╭─ Фрагмент документа
Работа интеллекта состоит в понимании или создании взаимосвязей. Эта работа, как объяснялось в главе VIII, принимает две формы – первичную и вторичную. Интеллект в своей первичной функции осознает связи между тем, что в главе VIII мы назвали ощущениями. Теперь мы знаем, что это было неточно: это не просто сырые ощущения или чисто психический опыт, который я теперь называю впечатлениями. Это ощущения, видоизмененные под воздействием сознания и преобразованные в идеи. |201| Интеллект в своей вторичной функции осмысляет связи между актами первичного размышления или между тем, о чем мы в этих актах думаем.

Сознание является такой деятельностью мысли, без которой мы не имели бы тех объектов, между которыми интеллект в своей первичной форме мог выявлять или создавать отношения. Таким образом, сознание является мыслью в своей абсолютно фундаментальной и изначальной форме.

В качестве мысли оно должно обладать той же биполярностью, которая присуща мысли как таковой. Это деятельность, которую можно исполнять хорошо или плохо; то, что мыслится, может быть истинным или ложным. Однако это кажется парадоксальным. Поскольку сознание не касается отношений между вещами и, следовательно, не мыслит в терминах концепций и обобщений, оно не может, подобно интеллекту, заблуждаться, соотнося с вещами неверные концепции. Оно, к примеру, не может думать: «это собака», когда в качестве объекта перед ним кошка. Если, как мы говорили выше, выражение того, что оно думает, примерно таково: «Вот как я чувствую», – подобное утверждение, казалось бы, не может быть ложным. В таком случае сознание будет обладать странной привилегией: это будет мысль, не подверженная заблуждениям, а это, в свою очередь, равноценно утверждению, что сознание и вовсе не мысль.

Однако утверждение «вот как я чувствую» в самом деле предполагает двойную полярность. Для него существует противоположное утверждение: «Вот как я не чувствую», – и, делая такое заявление, мы отрицаем утверждение, сделанное раньше. Даже если бы на самом деле сознание никогда не ошибалось, оно все равно имело бы эту общую черту со всеми формами мысли – оно должно жить, отвергая ошибки. Истинное сознание – это признание наших чувств, ложное сознание будет отказом от них, то есть мыслью: «Эти чувства не мои».

Возможность такого отказа уже присутствует в разделении чувственно-эмоционального опыта на то, к чему обращено внимание, и на то, что игнорируется, в признании первого из объектов «своим». Если данное чувство добивается такого признания, оно преобразуется из впечатления в идею и таким образом приручается, подчиняется сознанию. Если оно не признается, оно просто пересылается по другую сторону разделительной линии – оно остается без внимания или игнорируется. Однако существует еще и третья альтернатива. Признание может оказаться преждевременным. Может быть сделана попытка признания, но она окажется неудачной. Примерно так же мы поступаем, когда приводим в дом дикого зверька, надеясь его приручить, но когда оказывается, что он кусается, мы теряем терпение и отпускаем его на волю. Наш гость оказывается не другом, а врагом.
╰─
[Задания]
• A. Ответьте на вопросы по фрагменту о сознании и интеллекте и пометьте ответы теми же знаками, что и вопросы.
(i) Какие две формы принимает работа интеллекта?
(ii) Какой мыслью будет ложное сознание?
(iii) С каким поступком сравнивается неудачная попытка признания?
• B. Определите, согласуется ли каждое утверждение с фрагментом о сознании и интеллекте. Ответьте «да» или «нет» и приведите решающие слова фрагмента дословно.
(i) Сознание мыслит в терминах концепций и обобщений.
(ii) Признанное чувство преобразуется из впечатления в идею.
(iii) У утверждения «Вот как я чувствую» есть противоположное утверждение.
╭─ Извлечённые записи
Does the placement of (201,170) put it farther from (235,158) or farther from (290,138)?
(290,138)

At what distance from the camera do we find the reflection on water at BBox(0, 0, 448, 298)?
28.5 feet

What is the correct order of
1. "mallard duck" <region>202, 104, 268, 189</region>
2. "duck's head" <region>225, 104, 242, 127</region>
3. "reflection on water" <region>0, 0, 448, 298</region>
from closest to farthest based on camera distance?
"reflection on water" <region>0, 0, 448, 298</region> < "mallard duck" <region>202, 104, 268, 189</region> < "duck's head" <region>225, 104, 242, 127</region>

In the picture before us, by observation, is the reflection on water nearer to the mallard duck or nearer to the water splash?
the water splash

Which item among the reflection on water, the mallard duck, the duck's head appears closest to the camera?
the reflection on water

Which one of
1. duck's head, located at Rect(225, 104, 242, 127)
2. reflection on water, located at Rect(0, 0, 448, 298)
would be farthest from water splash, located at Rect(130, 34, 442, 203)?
╰─
╭─ Извлечённые записи
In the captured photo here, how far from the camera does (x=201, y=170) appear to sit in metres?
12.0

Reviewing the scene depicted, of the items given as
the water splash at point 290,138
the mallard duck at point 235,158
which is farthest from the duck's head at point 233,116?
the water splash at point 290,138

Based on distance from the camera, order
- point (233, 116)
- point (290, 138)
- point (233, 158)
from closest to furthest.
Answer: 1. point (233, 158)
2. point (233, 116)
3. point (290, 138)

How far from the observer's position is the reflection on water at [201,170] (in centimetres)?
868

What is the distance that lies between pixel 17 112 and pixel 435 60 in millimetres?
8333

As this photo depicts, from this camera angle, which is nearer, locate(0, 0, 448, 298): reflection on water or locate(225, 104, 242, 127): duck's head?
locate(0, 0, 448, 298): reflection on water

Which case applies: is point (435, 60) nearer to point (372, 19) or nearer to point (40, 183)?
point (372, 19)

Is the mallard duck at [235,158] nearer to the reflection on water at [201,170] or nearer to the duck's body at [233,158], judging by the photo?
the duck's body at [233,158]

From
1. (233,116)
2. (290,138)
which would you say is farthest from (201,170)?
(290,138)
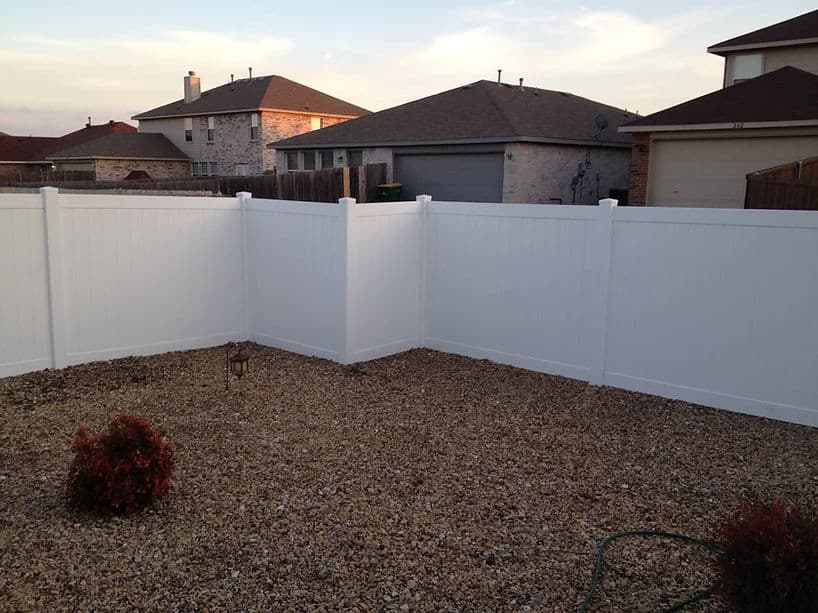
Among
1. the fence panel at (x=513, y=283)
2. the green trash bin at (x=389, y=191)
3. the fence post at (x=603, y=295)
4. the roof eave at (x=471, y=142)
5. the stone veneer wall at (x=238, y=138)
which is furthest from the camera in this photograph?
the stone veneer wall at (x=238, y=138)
╰─
[Ответы по заданиям]
• A.
(i) Первичную и вторичную.
(ii) Мыслью «Эти чувства не мои».
(iii) С тем, как мы приводим в дом дикого зверька, надеясь его приручить, а когда он кусается, теряем терпение и отпускаем его на волю.

• B.
(i) Нет: «сознание не касается отношений между вещами и, следовательно, не мыслит в терминах концепций и обобщений».
(ii) Да: «Если данное чувство добивается такого признания, оно преобразуется из впечатления в идею».
(iii) Да: «Для него существует противоположное утверждение: „Вот как я не чувствую“».